2026-06-10 / 7 min read

How CrimeScore Turns Raw Crime Data Into Neighborhood Safety Scores

A plain-language walkthrough of how CrimeScore normalizes crime data, Census predictors, model outputs, and percentile scores.

methodologycrime risk scorecrime data model

Crime data is messy before it becomes useful. Different cities publish different fields, use different offense labels, update on different schedules, and draw boundaries in different ways. If you want a national product, you cannot just stack those files together and call it a score.

CrimeScore starts by normalizing incident data into a shared schema. Source records are mapped into generic offense categories, geocoded or spatially joined to Census geography, and prepared for model-compatible reads.
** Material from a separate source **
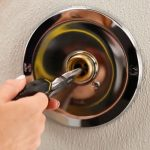 Cartridge Repair Kit for Delta Single Handle Faucets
The model does not only look at incident counts. It also uses Census-derived location predictors, such as rate-based socioeconomic and built-environment variables. Counts are converted to rates with explicit denominators so larger areas do not win or lose just because they have more people.

Race and ethnicity are blocked from model features. CrimeScore also hides protected prefixes from customer-facing score contributors. That does not make the model perfect, and it does not remove every fairness concern, but it is a core boundary in the product design.

The current production model uses estimates that are computed ahead of time. The API does not run a model from scratch on every request. Instead, the deployed score table contains precomputed records that can be resolved quickly by location.

The raw model output is converted into a 0 to 100 score with a blend of county-relative and national percentile ranking. That matters because local context and national context both have value. A score should help compare neighborhoods inside a county, but it should not lose sight of broader national standing.

The final score response is deliberately simple: a score, a grade, resolved geography, component scores, and metadata. Starter and higher teams can also request score details with contributor direction and impact.

There are real limitations. Police incident data reflects reporting and enforcement patterns, not every crime that happened. Census data is lagged. Some geographies have weaker open-data coverage. Block group estimates are more local, but they can also be noisier than county-level estimates.

That is why CrimeScore should be treated as a location intelligence signal. It is useful for context, comparison, maps, and analytics. It is not a policing tool, not a personal score, and not a reason to make an adverse decision about an individual person.

FAQ

Common questions

Does CrimeScore run the model live for every API request?

No. The production API uses precomputed score records so responses can be resolved quickly by location.

Does CrimeScore use race as a feature?

No. Race and ethnicity are blocked from model features and hidden from customer-facing contributors.